**PASSAGE:**
* * * * *
Software provider CA Inc. is suing rival Rocket Software of Newton for $200 million, alleging that a team of former CA engineers hired by Rocket stole computer source code and trade secrets from their former employer and used them as the basis for technology being marketed as part of IBM's database management software.
The civil action opens a window on the cutthroat competition among vendors in the lucrative field of business software, and especially in database administration software, a market niche that is projected to bring in $1.4 billion in sales this year, according to the lawsuit.
Rocket's successes in that field "actually represent the fruits of Rocket's theft of intellectual property from CA," the lawsuit contends. The Newton company was served with the suit yesterday. CA, the Islandia, N.Y., company formerly known as Computer Associates, filed it on Wednesday in US District Court in Central Islip, N.Y.
"CA is in the business of software," Gary R. Brown, the director of litigation at CA, said yesterday. "This is our bread and butter. And we will do whatever we have to do to protect our rights."
Rocket executives didn't respond to phone calls and e-mails yesterday. The company, cofounded in 1990 by Andy Youniss and Johan Magnusson Gedda, launched several major database software products in December 2000. That was less than a year after Rocket hired four programmers and software developers who had worked at Platinum Technology, a company CA bought in 1999, the suit said.
"Before the former Platinum engineers joined Rocket, one or more of them downloaded onto their laptops and/or other electronic media, or otherwise appropriated some or all of the source code for CA's [database] products," which the Long Island company had acquired from Platinum, a company in Oakbrook Terrace, Ill., the suit alleges. It maintained that this was done "with the knowledge, approval, and encouragement of Rocket's management."
* * * * *
**RECORD EXCERPTS:**
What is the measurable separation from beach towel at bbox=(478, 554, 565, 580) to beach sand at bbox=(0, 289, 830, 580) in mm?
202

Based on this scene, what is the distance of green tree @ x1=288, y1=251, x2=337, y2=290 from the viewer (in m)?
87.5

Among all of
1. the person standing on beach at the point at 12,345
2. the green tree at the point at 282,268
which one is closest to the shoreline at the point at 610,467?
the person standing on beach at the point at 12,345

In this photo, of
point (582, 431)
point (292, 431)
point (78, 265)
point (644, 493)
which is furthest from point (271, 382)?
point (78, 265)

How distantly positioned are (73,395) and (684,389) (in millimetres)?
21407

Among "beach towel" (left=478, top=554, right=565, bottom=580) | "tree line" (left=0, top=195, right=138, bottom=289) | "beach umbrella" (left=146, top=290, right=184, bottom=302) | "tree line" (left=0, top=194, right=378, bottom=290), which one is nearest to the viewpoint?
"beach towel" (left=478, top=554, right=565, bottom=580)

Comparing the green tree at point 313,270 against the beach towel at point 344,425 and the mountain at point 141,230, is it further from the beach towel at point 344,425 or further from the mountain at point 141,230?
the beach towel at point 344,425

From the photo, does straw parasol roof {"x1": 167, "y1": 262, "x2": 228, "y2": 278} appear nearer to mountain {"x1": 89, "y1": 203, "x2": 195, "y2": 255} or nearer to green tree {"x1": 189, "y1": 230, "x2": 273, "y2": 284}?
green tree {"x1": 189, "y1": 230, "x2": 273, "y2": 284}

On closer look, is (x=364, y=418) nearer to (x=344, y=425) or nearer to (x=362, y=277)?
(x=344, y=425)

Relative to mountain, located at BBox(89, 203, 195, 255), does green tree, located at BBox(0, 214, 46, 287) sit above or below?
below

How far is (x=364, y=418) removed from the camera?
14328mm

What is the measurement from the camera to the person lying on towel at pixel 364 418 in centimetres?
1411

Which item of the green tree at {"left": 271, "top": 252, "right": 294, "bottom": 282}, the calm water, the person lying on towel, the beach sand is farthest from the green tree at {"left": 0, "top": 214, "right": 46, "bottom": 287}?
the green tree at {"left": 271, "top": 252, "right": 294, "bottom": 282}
* * * * *
**EXERCISE TASK:**
According to the article on the CA lawsuit, why is CA suing Rocket Software for $200 million? Answer in one to three sentences. Rely only on the article on the CA lawsuit, not on the records.

**FINISHED TASK:**
CA alleges that a team of former CA engineers hired by Rocket stole computer source code and trade secrets from CA. It further alleges that Rocket used them as the basis for technology being marketed as part of IBM's database management software.